Every farmer in South Africa – large and small, poor and rich, black and white, regardless political affiliation – wants to know: How are we supposed to farm if communal cattle are driven into our fields at night, destroying our crops? How can farming flourish if there is no respect for property or subsistence rights? The spate of words from Bheki Cele, Minister of Police, before farmers in Normandien – after this question was directed at him in a polite manner – uncovers the core of the problem and the ANC’s role in this.
The Minister never answered the question after his emotional outburst. Farmers hope that opposition parties in parliament will continue asking this question, however.
Trespassers torched the farm of a successful black farmer outside Tzaneen on 18 August and cut his fences and stole property. Over the past weekend they broke off his faucets of his irrigation dam. The trespassers have been harassing the farmer for years on end, while the SAPS refuses to open a case.
In the North West, farming activities came to all but a halt in the Hartbeesfontein area because the SAPS fails to remove union-incited squatters from commercial farms. The legal costs that farmers incur to have the law enforced amount to more than the value of their farms.
AfriForum intervened in June to have 500 land occupiers removed from small farms of black, white, brown and Indian farmers in Elandsfontein, south of Johannesburg, after the SAPS had refused to enforce a court order.
Minister Cele’s outburst further creates policy uncertainty and scepticism among local land owners as well as international commercial partners and investors, who fear that ad hoc land occupations rather than changes to the Constitution – as had happened in Zimbabwe – would be the trigger for an economic implosion.

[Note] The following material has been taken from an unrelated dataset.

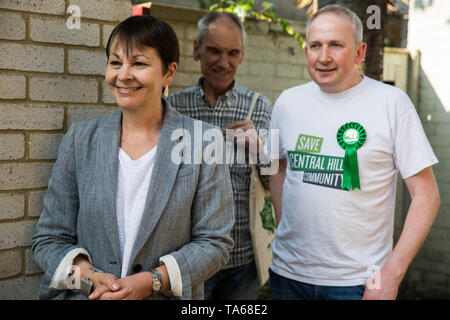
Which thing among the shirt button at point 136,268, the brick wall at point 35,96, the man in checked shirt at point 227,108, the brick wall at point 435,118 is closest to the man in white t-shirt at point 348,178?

Minister Cele’s visit to Normandien came after the murder of the Rafferty couple, which made international headlines. Since President Cyril Ramaphosa’s denial in 2018 at the UN’s General Assembly in New York – namely that farm murders are no problem in South Africa – international interest in farm attacks skyrocketed. Saai participates almost every week in digital conferences on this theme. Video footage of behaviour like that of Cele’s provide ample proof of how the ANC is creating a climate in which farm attacks proliferate and why international pressure is essential to enforce the UN’s Universal Declaration of Human Rights in South Africa.
Saai’s family farmers resolution, launched in Rome last year within the context of the UN’s Decade of the Family Farmer, emphasises the crisis that expropriation without compensation and farm attacks are causing in the South African agricultural environment. The resolution enjoys wide support locally as well as abroad. Minister Cele’s outburst places the ANC central in the incitement of the most difficult problem that face family farms. The respect that Cele screamingly demands, like trust, is unfortunately not deserved – and definitely not enforceable.